The world's largest living land mammals are best known for their huge size, unique body parts, social behavior, and longevity.

Physical Description: Two African elephant species are recognized: the larger and more widespread savanna elephant (L. africana), pictured here, and the forest elephant (L. cyclotis), which is smaller, has downward-pointed tusks, and smaller, rounder ears. Some genetic evidence suggests there may be a third species, the west African elephant, intermediate to these two. The animals' trunks, unique among living mammals, are versatile, enabling elephants to manipulate tiny objects or tear down huge tree limbs. Wide, padded feet enable elephants to walk quietly.

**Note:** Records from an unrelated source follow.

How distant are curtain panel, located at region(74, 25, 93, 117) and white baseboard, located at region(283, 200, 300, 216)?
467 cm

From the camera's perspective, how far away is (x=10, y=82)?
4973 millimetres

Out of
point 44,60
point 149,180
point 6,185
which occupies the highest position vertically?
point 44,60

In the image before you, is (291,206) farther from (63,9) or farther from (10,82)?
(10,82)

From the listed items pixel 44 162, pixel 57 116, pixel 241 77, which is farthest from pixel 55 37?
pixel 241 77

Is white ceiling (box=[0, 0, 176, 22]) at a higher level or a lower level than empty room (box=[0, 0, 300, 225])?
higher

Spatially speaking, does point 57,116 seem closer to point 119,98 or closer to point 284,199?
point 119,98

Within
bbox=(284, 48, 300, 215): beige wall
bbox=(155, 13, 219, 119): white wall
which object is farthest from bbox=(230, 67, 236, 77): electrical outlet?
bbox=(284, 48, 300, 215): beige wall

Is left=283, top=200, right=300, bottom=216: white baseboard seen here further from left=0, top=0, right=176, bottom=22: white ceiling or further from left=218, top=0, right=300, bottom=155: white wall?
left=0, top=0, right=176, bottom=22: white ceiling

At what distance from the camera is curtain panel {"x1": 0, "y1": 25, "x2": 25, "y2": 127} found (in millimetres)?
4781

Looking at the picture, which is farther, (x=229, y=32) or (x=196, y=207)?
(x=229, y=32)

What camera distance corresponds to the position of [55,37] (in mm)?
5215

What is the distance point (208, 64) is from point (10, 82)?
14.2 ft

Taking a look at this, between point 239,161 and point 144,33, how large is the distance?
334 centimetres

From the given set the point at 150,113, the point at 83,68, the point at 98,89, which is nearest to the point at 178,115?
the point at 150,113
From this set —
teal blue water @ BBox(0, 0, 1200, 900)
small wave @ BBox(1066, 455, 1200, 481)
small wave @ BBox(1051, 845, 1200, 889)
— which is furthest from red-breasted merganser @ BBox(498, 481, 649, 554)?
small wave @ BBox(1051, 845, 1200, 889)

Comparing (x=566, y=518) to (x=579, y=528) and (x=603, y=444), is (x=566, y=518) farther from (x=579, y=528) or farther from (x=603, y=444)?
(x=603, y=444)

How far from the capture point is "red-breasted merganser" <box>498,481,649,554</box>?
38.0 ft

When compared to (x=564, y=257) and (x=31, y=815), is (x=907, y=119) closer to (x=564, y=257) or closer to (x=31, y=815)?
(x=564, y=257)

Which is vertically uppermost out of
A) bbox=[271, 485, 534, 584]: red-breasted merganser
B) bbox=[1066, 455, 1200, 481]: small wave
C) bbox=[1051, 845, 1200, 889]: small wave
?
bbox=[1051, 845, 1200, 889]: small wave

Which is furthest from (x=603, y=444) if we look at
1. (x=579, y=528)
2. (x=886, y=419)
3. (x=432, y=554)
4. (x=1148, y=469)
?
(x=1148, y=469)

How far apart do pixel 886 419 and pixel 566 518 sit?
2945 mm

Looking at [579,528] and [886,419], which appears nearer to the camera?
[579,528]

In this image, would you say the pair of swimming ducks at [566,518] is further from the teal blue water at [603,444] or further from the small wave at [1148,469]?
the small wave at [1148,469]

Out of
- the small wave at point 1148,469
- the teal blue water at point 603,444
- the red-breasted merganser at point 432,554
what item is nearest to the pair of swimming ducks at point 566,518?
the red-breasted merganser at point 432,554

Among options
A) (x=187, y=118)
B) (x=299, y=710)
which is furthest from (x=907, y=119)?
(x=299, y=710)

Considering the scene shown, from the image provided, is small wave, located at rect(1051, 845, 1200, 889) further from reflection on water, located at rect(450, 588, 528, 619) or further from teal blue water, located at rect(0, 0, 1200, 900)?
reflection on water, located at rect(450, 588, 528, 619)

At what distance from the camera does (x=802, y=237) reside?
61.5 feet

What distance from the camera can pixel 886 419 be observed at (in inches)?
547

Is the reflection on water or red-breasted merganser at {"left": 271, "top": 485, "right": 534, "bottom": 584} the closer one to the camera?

Large, flappable ears help these huge animals to cool off, although elephants often must retreat to the shade or water during the hottest part of the day.

Size: Male African elephants of the savanna species grow up to 25 feet long, stand up to 11 feet tall and weigh up to 14,000 pounds. Males are usually larger than females.

Geographic Distribution: African elephants live in many parts of sub-Saharan Africa, although their range is now broken into patches. Small numbers of forest elephants live in dense equatorial forests of Central Africa from Zaire west to Mauritania, while savanna elephants are far more widespread in drier woodlands and savannas. Savanna elephants are now most common in Kenya, Tanzania, Botswana, Zimbabwe, Namibia, and South Africa. The suspected third species lives in both savanna and forest in west Africa.

Status: African elephants are listed as endangered on the World Conservation Union's Red List of Threatened Animals.

Habitat: African elephants live wherever they can find enough food and water with minimal disturbance from people. Most of the continent's elephants live on savannas and in dry woodlands. In some regions, they occur in desert areas; in others, they are found in mountains. In Congo and other equatorial countries, forest elephants live in dense tropical rainforest.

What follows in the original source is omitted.